Pada akhirnya kata Ivan, masalah pricing ini menjadi pilihan yang perlu kita pertimbangkan secara matang. Mau lebih murah tapi ada segmen yang tidak bisa dilayani, atau mau dibolehkan lebih tinggi bunganya tapi lebih banyak segmen yang bisa dilayani.
"Tampaknya untuk saat ini ada kecenderungan pilihan yang awal. Semoga ini bisa membuat industri kita lebih sehat lagi ke depannya," ujar Ivan.
Ivan mengaku, untuk Akseleran dalam menurunkan bunga pinjaman tergantung kepada segmennya. "Kalau buat Akseleran sih jauh ya, karena bunga kami rata-rata di 0,05% per hari, 1,5% per bulan, 18% per tahun," kata Ivan.
CEO ALAMI Dima Djani juga mengaku, dengan adanya penurunan bunga pinjaman ini sangat positif karena akan menurunkan cost of funds terutama untuk pembiayaan produktif.
"Pricing kami sudah kompetitif di market jadi dengan adanya penurunan bunga pinjaman ini tidak berpengaruh kepada kami," kata Dima.
Terkait masih adakah ruang untuk menurunkan bunga pinjaman, Dima mengaku hal itu sangat tergantung pada model bisnis. "Untuk pembiayaan produktif, sepertinya ruangnya masih besar," ujar Dima.
Rp 250 Triliun
AFPI mengklaim perusahaan pinjaman online (pinjol) sudah memberikan pinjaman atau utangan Rp 250 triliun sejak 2017 hingga Agustus 2021.
Ketua Klaster Fintech Multiguna AFPI Rina Apriana mengatakan, berdasarkan data pihaknya, perusahaan pinjol atau financial technology (fintech) lending sudah melayani 193 juta transaksi di sisi pemberi pinjaman.
"Sementara untuk peminjam sudah diberikan ke sebanyak 479 juta transaksi per Agustus 2021," ujarnya saat webinar, Jumat (22/10/2021).
Kemudian, dia menjelaskan dari sisi penyelenggara fasilitas pinjol, peluang tersebut cukup besar dengan jumlah 106 anggota resmi terdaftar dan berizin di AFPI.

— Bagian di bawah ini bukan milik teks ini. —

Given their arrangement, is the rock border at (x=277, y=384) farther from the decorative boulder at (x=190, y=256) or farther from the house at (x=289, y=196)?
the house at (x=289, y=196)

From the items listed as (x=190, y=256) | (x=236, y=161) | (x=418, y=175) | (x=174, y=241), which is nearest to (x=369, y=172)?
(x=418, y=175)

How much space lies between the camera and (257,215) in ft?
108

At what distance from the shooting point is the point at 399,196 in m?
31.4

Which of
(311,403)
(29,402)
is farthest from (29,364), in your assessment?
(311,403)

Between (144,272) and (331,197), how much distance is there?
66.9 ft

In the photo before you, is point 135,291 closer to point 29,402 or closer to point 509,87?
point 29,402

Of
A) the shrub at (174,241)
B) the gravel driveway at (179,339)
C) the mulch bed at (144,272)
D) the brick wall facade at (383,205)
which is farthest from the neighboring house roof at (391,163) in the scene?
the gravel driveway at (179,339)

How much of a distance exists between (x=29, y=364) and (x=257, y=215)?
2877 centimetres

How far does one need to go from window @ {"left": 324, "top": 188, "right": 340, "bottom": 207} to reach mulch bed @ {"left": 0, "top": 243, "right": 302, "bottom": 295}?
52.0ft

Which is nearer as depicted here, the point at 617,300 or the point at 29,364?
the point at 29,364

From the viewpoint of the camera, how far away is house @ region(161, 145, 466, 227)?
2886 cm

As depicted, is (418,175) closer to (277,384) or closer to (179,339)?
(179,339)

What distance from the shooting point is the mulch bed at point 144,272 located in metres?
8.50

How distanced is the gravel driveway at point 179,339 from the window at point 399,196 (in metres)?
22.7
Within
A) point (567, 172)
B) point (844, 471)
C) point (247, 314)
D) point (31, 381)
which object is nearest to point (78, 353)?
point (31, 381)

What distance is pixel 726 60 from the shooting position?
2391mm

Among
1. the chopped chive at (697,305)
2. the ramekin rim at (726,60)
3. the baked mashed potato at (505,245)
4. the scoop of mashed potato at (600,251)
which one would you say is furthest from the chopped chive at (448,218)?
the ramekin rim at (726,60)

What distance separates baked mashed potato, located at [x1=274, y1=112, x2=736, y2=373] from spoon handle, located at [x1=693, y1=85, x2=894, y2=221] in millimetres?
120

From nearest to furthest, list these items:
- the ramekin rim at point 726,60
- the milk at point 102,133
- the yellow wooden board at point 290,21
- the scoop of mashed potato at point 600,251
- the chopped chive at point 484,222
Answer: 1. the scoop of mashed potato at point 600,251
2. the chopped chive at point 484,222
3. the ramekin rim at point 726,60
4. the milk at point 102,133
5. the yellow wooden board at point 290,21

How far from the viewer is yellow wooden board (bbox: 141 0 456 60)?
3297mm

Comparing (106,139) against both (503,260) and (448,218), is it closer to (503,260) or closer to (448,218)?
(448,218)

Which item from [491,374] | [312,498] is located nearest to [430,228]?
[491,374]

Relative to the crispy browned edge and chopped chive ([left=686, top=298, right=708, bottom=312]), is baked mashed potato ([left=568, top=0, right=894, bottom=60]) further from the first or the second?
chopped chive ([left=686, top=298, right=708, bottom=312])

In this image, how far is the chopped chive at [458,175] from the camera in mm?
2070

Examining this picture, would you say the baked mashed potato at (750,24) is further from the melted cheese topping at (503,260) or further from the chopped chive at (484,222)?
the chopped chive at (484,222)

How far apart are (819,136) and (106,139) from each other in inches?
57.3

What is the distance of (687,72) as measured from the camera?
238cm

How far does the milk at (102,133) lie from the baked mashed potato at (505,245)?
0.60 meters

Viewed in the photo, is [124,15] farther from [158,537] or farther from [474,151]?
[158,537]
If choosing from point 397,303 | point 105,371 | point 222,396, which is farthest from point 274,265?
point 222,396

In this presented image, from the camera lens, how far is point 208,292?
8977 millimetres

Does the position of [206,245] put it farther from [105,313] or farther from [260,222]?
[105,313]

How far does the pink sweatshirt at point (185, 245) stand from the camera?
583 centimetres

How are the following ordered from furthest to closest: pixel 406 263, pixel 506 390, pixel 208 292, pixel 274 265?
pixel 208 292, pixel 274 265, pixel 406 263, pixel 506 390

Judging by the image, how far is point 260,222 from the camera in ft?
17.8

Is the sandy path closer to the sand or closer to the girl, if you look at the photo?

"Penyelenggara terdaftar di kita ada 106 perusahaan. Layani 479 juta (transaksi) eminjam, 479 juta ini ada yang repeat order atau peminjaman berulang," kata Rina.
Dengan capaian itu, AFPI memperlihatkan kontribusi industri fintech terhadap perekonomian Indonesia hingga saat sekarang.
"Dengan inovasi-inovasi teknologi di fintech beri kemudahan akses, jenis layanan keuangan, dan penetrasi lebih banyak ke konsumen di daerah terpencil," pungkasnya. (Tribunnews.com)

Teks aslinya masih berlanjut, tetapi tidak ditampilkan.